When we begin the church season of Lent, many people identify what they want to give up in preparation for the birth of new life that Easter brings. The practice is steeped in the idea of sacrifice as procuring a connection to God. Hosea’s words offer a different approach.

Hosea proclaims God’s desire for us to cultivate loving-kindness and knowledge of God over sacrifices and burnt offerings. Imagine a practice or discipline of cultivating loving-kindness and getting to know God in all of our encounters (with self, other people, and the Divine Other we call God). Loving-kindness opens our heart to see the presence of God Within in all we are, say, do, and encounter.

We will have to make sacrifices to practice mercy and to experience knowledge of God. We’ll have to give up judgment, hatred, denigration, exclusivity, self-righteousness, superiority, inferiority, arrogance, passivity, confusion, zealousness, fear, and a host of other attitudes and feelings that separate us from aspects of our selves and others.

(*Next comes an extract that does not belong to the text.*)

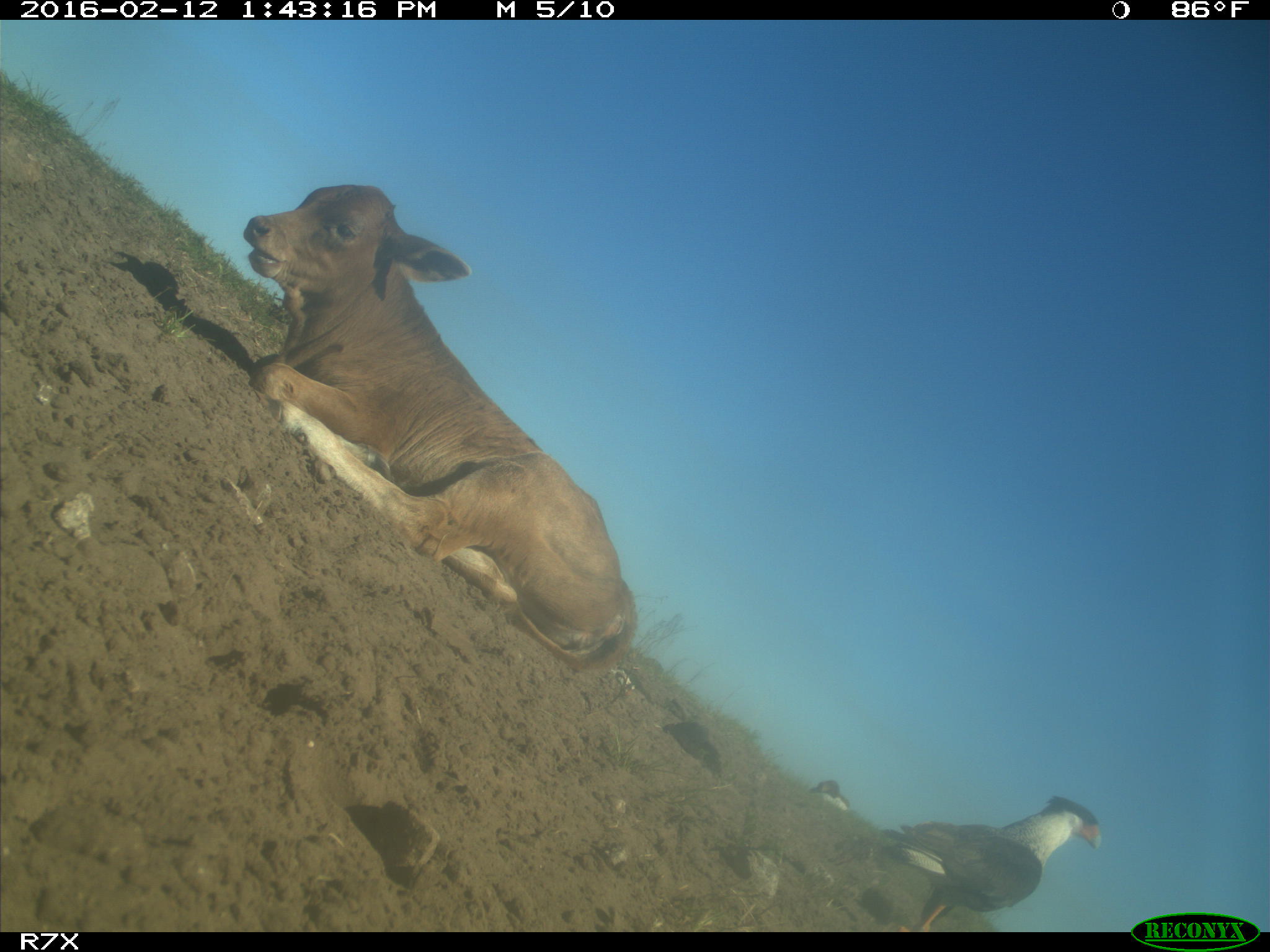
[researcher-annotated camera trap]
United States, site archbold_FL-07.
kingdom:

Our tendency is to try to get rid of these feelings by denial, self-recrimination, repression, or displacement (onto others). However, we have a better option. We can sacrifice problematic feelings automatically as we cultivate loving-kindness. By focusing on mercy and compassion, we say “no” to the opposites that show up to usurp their place. We get to choose, repeatedly, to practice loving-kindness and find God in whatever states of feeling, sensation, or emotion we are having.

A merciful attitude towards our self opens us to ask God Within to see the seed of the Divine Self in the other (that which is not us). Every encounter within our body-mind or in the outer environment is an opportunity to receive further knowledge of God.

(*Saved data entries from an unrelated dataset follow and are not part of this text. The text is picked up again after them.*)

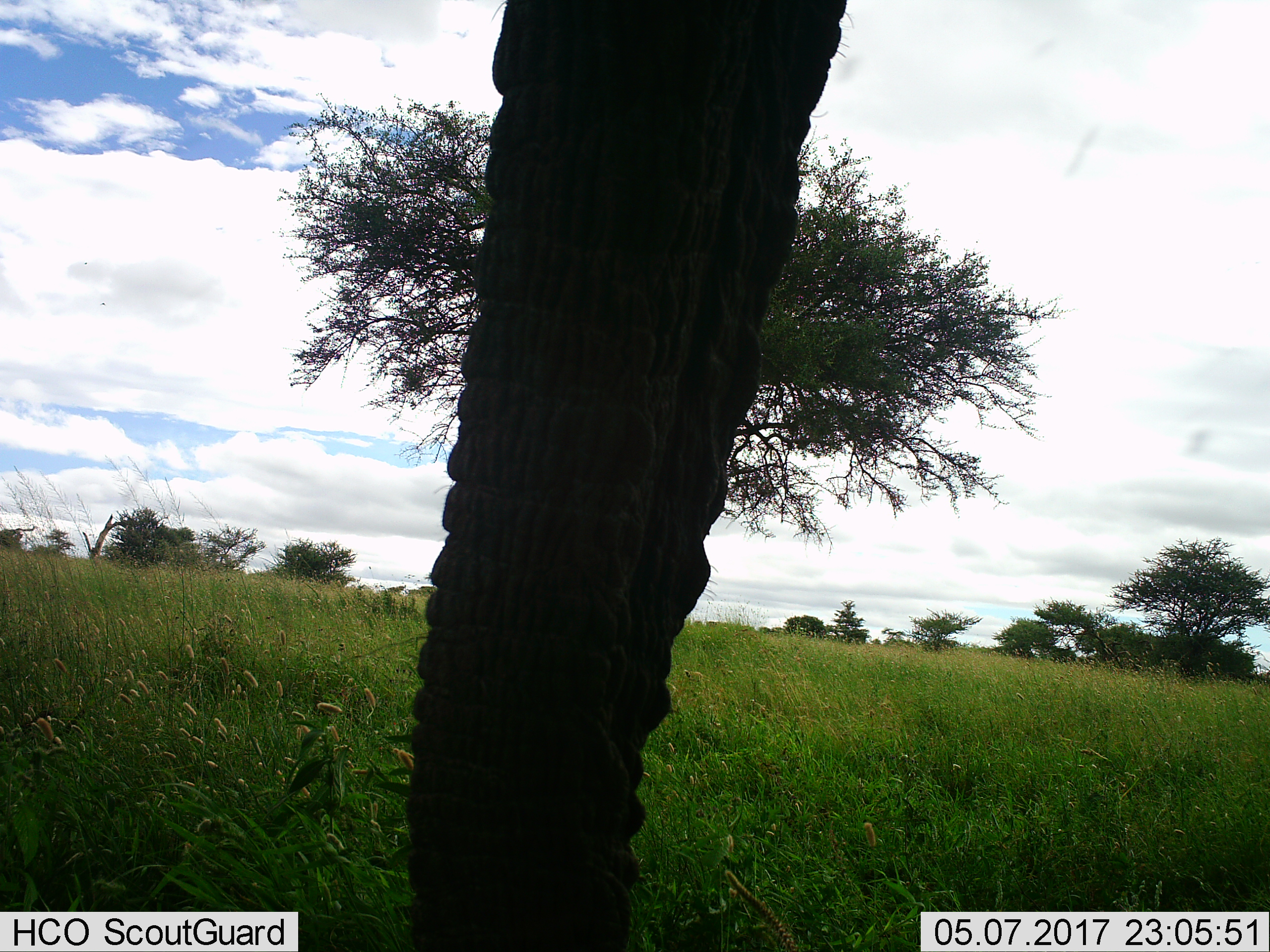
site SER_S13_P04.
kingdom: Animalia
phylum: Chordata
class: Mammalia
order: Proboscidea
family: Elephantidae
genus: Loxodonta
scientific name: Loxodonta africana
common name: african bush elephant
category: elephant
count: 1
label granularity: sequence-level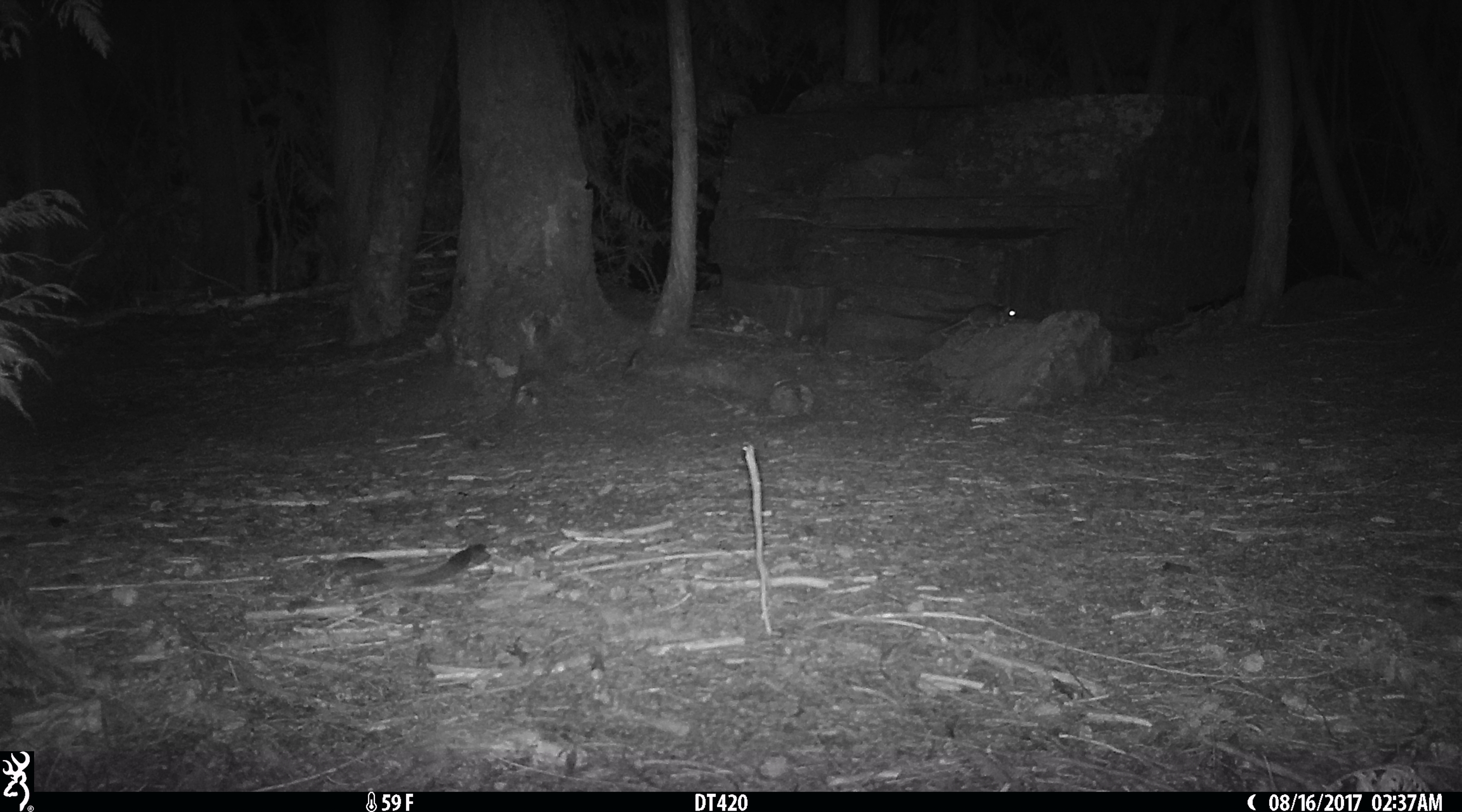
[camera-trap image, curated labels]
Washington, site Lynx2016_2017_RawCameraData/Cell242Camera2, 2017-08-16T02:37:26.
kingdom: Animalia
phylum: Chordata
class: Mammalia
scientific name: Mammalia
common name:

God wants to be known by us. The crux of the Christian tradition is about personal relationship with God. To have a personal relationship is to know and to be known. The knowing comes from embodied experience that arises from our cellular consciousness.

In an attempt to make sense of our felt experience, intellectual understanding, concepts, or ideas arise. But the knowledge of God that arises from the felt experience is far greater than the intellect can convey. The mystics tell us this time and time again.

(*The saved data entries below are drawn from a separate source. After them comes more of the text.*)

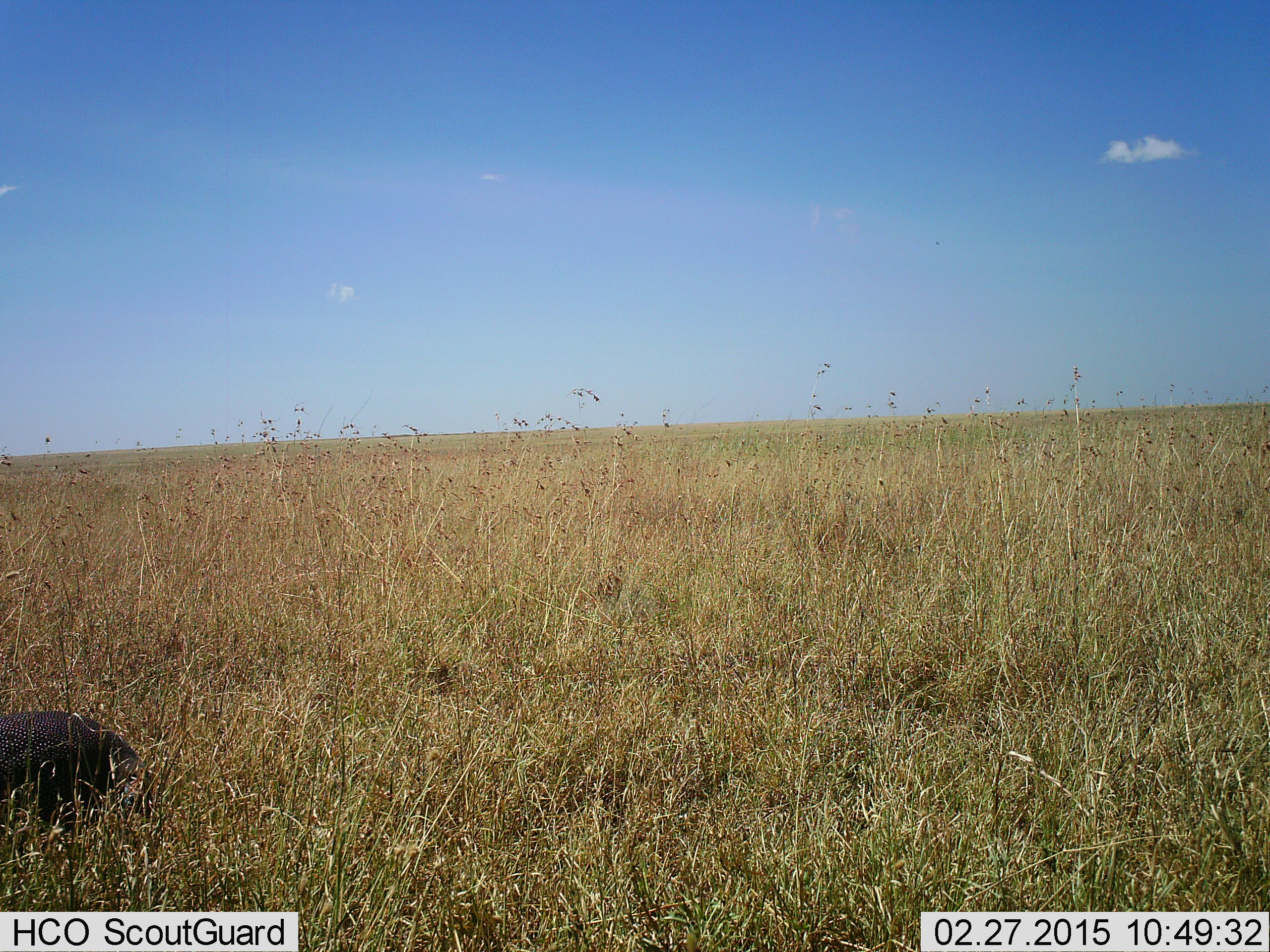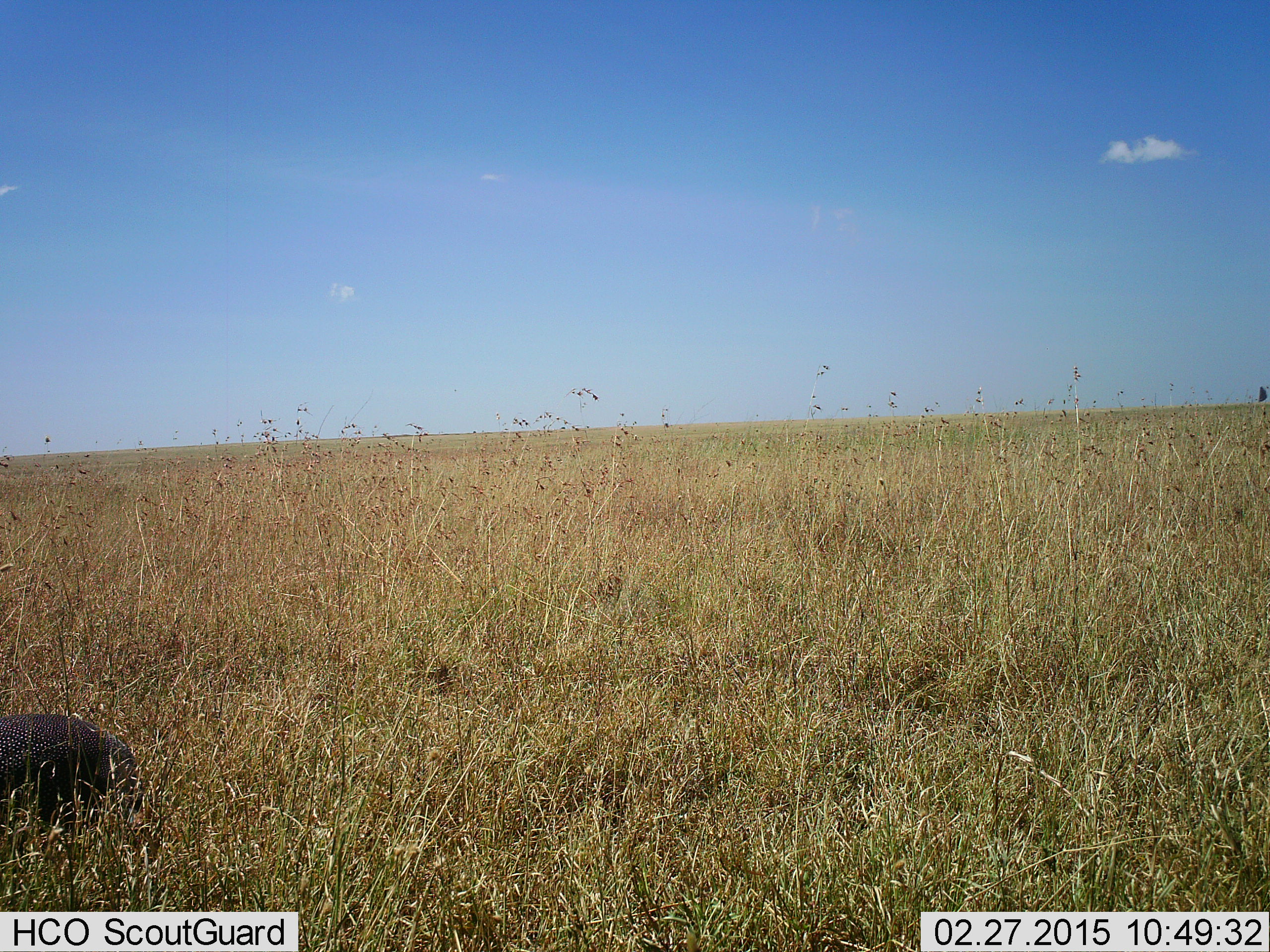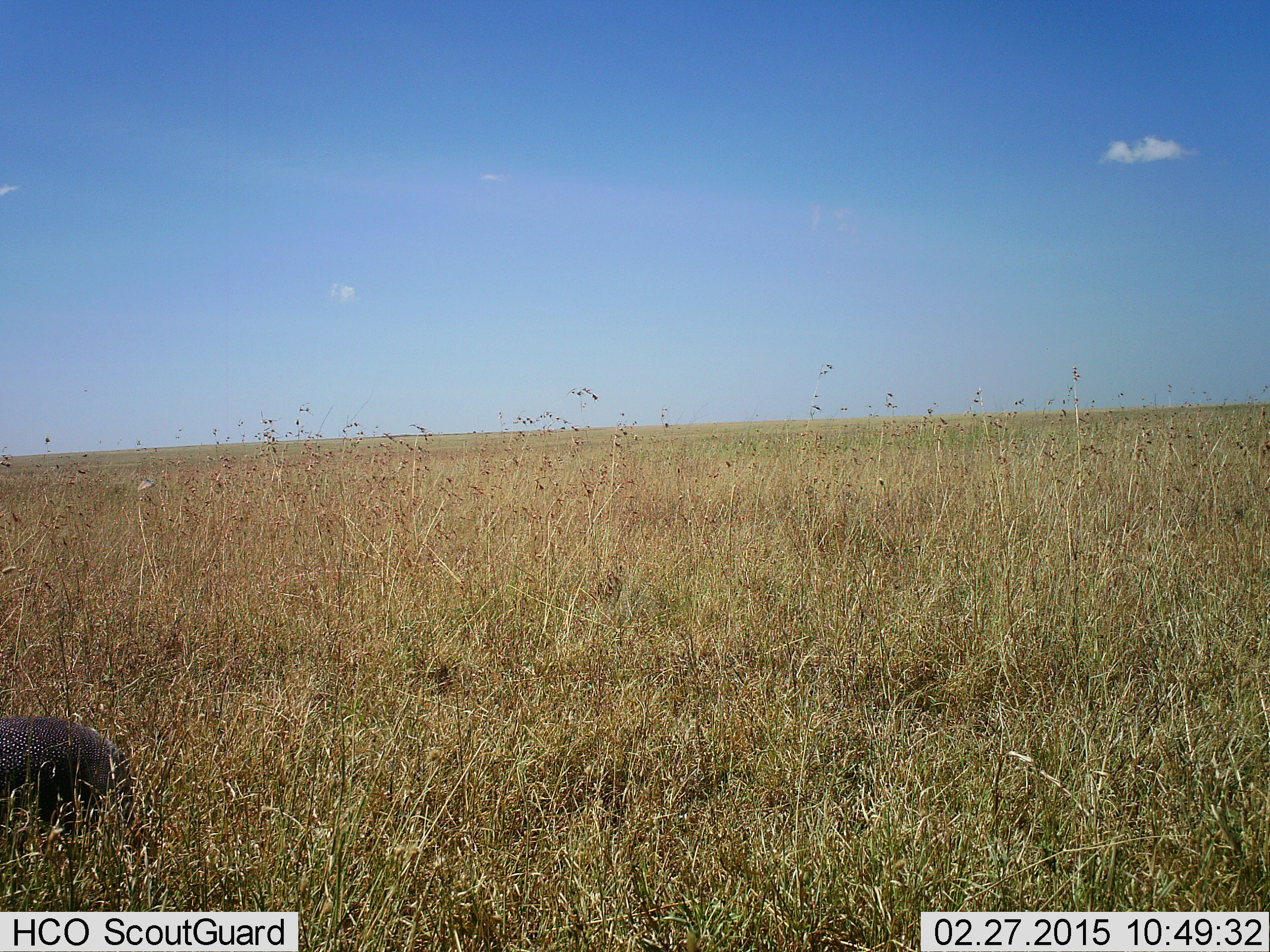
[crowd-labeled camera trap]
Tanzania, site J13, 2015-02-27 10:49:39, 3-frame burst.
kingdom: Animalia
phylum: Chordata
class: Aves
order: Galliformes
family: Numididae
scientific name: Numididae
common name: guinea fowl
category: guineafowl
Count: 1.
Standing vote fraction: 25%.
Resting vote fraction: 0%.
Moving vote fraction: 0%.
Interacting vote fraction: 0%.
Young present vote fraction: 0%.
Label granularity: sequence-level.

Mercy and loving-kindness radiate compassion. Compassion offers acceptance, not judgment; heart-felt kindness, not platitudes; authenticity, not false niceness. The Dalai Lama in The Compassionate Life (2003, p. 17) writes, “In the Buddhist tradition, compassion and love are seen as two aspects of the same thing. Compassion is the wish for another human being to be free from suffering; love is wanting them to have happiness. “

Our choice to practice mercy and loving-kindness leads us on the path for new life. As we hold a desire to be free from suffering and to have happiness, we open to the knowledge of God Within that can lead us on the path. The path is one of mercy towards self and others that opens us to know God.

Inner Reflection
I invite you to set a Lenten practice to cultivate loving-kindness and knowledge of God. Identify three actions (attitudes, thoughts, activities, etc.) you can take to develop compassion towards self and others. Write down the biggest obstacles (such as, resentments, fears, past history) to being merciful to yourself and others. Identify three ways of supporting yourself in reaching for compassion. Set daily sacred intention to act with support to reach for mercy and knowledge of God.